# 67 GTO TH400 Overflow



## Wyatt318 (Mar 9, 2020)

Recently changed out pan to a deeper pan. Problem I have is that when I fill it to the mark on the stick I get fluid coming out of overflow vent tube. With the extra fluid is it foaming when it gets hot or do I put less fluid in it.
Thanks


----------



## Sick467 (Oct 29, 2019)

I've only known an auto to puke out the vent tube when it's too full and/or over heated. If it's at the full mark (at running temps) and foaming...something else is wrong. The few American made auto transmissions that I have dealt with (Chevy 350TH, Pontiac 400TH, & the Ford AOD) all fill just above the pan gasket to be properly full. I would not put less fluid in it than that.

I'm no expert on transmissions, but I'd check that the filter is not setting too low and being choked by the bottom of the pan, or has come loose and fallen down.
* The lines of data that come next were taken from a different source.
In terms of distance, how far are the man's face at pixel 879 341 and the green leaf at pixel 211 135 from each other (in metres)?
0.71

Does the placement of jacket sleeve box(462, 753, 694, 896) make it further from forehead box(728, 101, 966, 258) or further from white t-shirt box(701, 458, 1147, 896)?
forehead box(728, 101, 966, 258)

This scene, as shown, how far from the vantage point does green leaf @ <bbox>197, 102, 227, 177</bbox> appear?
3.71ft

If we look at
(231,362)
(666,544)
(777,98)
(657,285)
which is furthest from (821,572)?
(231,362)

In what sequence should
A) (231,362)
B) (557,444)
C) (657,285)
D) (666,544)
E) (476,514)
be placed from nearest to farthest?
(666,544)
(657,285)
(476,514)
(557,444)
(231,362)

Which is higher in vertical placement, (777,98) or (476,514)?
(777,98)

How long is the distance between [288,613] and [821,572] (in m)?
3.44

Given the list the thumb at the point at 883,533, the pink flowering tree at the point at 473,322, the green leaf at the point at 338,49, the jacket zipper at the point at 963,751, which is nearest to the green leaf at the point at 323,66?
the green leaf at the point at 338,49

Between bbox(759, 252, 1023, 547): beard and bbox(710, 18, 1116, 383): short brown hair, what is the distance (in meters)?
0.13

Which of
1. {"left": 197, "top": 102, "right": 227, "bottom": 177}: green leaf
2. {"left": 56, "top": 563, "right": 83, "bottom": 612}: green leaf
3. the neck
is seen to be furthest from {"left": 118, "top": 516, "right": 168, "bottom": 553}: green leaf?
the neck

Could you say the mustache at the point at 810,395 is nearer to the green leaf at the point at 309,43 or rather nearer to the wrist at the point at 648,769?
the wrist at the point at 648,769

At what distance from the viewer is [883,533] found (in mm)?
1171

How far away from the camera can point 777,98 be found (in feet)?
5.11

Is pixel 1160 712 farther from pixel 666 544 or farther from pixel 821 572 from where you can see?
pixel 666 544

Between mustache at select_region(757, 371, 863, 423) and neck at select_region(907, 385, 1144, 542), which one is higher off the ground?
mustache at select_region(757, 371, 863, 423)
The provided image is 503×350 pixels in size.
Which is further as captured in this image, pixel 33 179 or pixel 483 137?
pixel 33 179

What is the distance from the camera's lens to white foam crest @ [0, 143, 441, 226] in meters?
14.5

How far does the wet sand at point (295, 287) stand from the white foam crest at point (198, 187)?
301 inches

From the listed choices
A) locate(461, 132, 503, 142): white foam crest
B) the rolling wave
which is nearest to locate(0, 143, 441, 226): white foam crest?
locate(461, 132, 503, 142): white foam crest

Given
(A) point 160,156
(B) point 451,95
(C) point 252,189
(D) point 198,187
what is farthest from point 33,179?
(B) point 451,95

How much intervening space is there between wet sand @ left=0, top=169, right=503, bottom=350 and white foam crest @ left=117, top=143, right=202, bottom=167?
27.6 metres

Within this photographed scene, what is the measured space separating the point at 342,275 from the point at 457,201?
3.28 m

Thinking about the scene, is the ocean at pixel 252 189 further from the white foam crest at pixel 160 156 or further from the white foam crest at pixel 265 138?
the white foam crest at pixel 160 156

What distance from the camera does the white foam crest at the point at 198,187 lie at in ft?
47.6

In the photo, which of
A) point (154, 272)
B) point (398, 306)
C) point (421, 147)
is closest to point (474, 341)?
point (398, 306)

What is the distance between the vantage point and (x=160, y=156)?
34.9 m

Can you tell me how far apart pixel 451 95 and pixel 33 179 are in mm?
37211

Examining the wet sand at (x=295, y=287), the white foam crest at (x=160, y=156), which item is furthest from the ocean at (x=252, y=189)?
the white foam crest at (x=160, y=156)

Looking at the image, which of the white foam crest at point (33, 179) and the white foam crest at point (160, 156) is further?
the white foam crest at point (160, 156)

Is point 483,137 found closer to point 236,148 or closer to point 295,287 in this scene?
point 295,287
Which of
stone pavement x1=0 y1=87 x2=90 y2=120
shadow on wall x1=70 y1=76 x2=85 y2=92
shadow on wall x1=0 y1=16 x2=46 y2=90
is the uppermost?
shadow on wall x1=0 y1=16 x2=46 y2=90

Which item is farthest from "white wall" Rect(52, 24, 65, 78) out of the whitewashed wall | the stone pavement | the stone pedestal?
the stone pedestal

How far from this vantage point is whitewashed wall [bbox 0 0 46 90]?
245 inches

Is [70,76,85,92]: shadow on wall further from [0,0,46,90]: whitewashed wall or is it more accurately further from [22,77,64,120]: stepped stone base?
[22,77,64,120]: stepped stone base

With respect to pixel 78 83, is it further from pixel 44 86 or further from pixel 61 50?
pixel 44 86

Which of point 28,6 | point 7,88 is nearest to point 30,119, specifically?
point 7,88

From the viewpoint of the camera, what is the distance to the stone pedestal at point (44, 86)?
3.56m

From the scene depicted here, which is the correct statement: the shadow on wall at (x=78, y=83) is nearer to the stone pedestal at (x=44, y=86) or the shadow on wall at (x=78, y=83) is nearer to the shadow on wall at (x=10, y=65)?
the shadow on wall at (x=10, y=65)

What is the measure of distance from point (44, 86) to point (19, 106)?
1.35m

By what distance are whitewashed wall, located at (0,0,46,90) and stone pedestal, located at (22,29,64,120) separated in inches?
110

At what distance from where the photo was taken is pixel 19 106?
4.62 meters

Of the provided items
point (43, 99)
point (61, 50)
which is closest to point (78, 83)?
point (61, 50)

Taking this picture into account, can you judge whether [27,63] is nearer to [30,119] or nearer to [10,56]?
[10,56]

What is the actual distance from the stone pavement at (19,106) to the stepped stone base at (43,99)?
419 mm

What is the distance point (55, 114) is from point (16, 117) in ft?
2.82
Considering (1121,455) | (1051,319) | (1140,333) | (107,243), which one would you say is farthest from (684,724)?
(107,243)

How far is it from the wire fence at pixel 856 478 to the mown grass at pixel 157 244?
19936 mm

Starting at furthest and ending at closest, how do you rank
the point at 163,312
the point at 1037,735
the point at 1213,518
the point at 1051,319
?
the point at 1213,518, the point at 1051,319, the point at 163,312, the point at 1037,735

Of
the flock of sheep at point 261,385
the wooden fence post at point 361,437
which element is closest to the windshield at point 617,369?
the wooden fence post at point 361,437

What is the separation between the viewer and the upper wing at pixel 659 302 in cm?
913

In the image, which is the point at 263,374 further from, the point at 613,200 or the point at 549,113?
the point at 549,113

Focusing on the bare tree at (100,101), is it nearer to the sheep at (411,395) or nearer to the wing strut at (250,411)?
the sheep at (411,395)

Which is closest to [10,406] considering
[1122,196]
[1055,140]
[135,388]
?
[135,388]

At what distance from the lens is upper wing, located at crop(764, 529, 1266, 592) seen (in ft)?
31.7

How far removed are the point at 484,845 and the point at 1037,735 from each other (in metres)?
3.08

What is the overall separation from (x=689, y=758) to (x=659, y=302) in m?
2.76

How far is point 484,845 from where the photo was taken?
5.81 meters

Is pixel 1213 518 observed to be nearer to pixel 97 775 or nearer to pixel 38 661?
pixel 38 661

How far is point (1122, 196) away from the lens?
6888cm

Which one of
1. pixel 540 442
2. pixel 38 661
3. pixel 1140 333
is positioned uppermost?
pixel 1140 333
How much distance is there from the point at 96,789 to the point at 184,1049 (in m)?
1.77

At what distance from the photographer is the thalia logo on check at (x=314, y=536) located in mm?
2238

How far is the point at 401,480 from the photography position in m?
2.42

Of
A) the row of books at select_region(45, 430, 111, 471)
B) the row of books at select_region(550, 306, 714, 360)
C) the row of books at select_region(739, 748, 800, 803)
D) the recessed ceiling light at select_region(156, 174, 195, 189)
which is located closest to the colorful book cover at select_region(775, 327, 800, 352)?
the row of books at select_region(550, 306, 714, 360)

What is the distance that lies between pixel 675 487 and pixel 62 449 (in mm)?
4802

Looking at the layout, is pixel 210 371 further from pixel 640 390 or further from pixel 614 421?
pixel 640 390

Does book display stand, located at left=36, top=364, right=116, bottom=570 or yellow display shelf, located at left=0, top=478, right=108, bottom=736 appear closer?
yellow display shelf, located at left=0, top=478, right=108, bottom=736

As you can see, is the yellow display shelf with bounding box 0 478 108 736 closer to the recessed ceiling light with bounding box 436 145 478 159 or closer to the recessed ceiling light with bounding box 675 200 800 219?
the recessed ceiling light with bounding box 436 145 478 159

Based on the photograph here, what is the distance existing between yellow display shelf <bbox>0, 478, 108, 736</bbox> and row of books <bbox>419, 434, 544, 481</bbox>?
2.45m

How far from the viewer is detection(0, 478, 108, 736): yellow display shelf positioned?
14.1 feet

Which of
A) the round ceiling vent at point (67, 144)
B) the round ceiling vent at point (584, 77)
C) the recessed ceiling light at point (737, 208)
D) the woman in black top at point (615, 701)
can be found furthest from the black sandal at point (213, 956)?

Changing the stock pan to a higher capacity pan should not cause this issue so long as you changed the filter tube length so the filter sits lower and I'm not sure that would cause any issues if you did not.


----------



## BLK69JUDGE (Jun 10, 2010)

x2

I'm no expert on transmissions, but I'd check that the filter is not setting too low and being choked by the bottom of the pan, or has come loose and fallen down.


----------



## An0maly_76 (Dec 25, 2021)

Foaming could be a factor, but just a thought -- fluids expand when hot. More fluid = more expansion when hot, which could also be a factor, in which case less fluid and only checking when hot could help. But in a nod to the remark of overheating, is the stock radiator trans cooler known to be good? Might not be a bad idea to install an auxiliary trans fluid cooler, particularly if this car sees a lot of low-speed / city / stop-and-go driving, or is driven aggressively.


----------